有没有这种可能:这封信确实王后不想让国王注意到,但是信的重要程度不足以让大臣以此用来威胁,或者谋取什么利益。也许这只是一个王后自己的隐私,不是不得了的机密,这同样也有可能不希望国王看到,然后将这封信的存在稍作掩饰。

那么D大臣为什么能下这么个赌注,然后当着王后的面去把这封信拿走呢?这对于当时的大臣来说是有待于思考的问题。

如果你认为D大臣一上来就基于他敏锐的观察,洞悉了真相——如果你是这么理解的话,就可能陷入到一种对名侦探或者对于什么天才的想象当中。D大臣到底是如何做到的?我们看看他分阶段的行动。

  1. 首先他把自己的信拿出来,装模作样地读了一下。
  2. 然后放在桌子上,与王后的信放在一起。
  3. 最后自己离开的时候佯装拿自己的信,结果拿的是王后的信。

这个其实挺巧妙的,王后的信如果没有那么重要,那么大臣把自己的信放在桌子上的时候,王后可能就有意无意的想要把自己的这封信收回来,毕竟自己的隐私不想与大臣的信混在一起,这算是人之常情,但是王后可能担心自己多余的动作,让国王注意到这封信的存在,因此王后什么也没做。

大臣进而可以了解到这封信其实会让王后比较紧张,不敢有任何的动作惊动国王,所以他才有空间可以得寸进尺的在临走之前把这封信堂而皇之的拿走。

而当大臣把这封信拿走的时候,王后也是通也是出于同样的原因,他不希望国王注意到自己持有这样的一封信,因此她什么也没有做,只能眼睁睁的看着大臣把这封信拿走。

也就是说大臣每一阶段的动作不仅仅是他在偷这封信耍的伎俩,同时也是对王后的试探,这封信到底存在怎样的价值?这封信价值越大,王后越是不敢轻举妄动。

反过来说,如果这封信没什么价值,只是王后自己私人的一个小秘密,那么王后则很快会对D大臣行为做出反应,而后D大臣也知道这封信对自己不具有多大的价值,因此停止后面的行为。

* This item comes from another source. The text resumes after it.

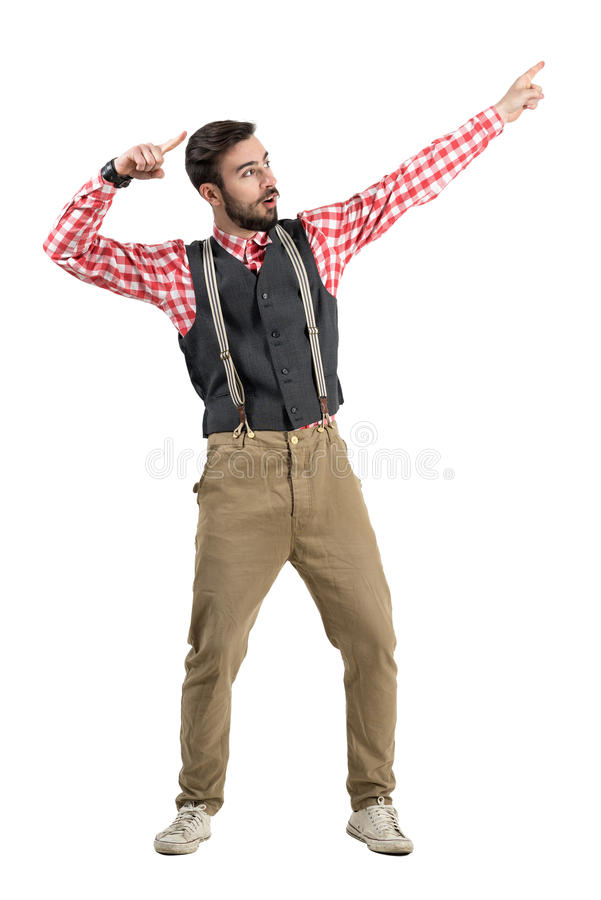 Excited young hipster winner pointing up celebrating royalty free stock photo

这一切机制都不需要怎样的相互猜忌,形成什么博弈论意义上的什么猜疑链,一切都发生在“情理之中”。

我们不得不重新考虑另外一种更加尴尬的情况——这封信没有那么重要,只是王后不想让国王看到这封信或者知道他的一些无关紧要的私事,但是并不足以让大臣去威胁王后做什么事情。那么D大臣堂而皇之的拿走了王后的信,那么大臣又该如何收场呢? 当大臣拿到了王后的信的时候,王后看到大臣把自己的信拿走了,她会立刻叫住大臣说:你把我的信拿了。 而D大臣这个时候可能会为自己的所谓的冒失和唐突致歉,“请原谅我的冒失,尊敬的王后,我当作自己的信了”,如此这般,大臣也能领会到这封信对自己并没有什么价值。


【到了第二场景】杜宾特地拜访大臣,戴着一副有色眼镜,以方便自己仔细观察大臣的房间。他注意到壁炉上方有一个华而不实的卡片架,架上放着几张名片和一封孤零零的信。

小说对这封信的描述如下:信封上,收信人姓名地址以女性娟秀的字体书写,而收信人正是D大臣本人。信上盖着一个黑色的大印章,清楚地印着大臣姓名的首字母图案。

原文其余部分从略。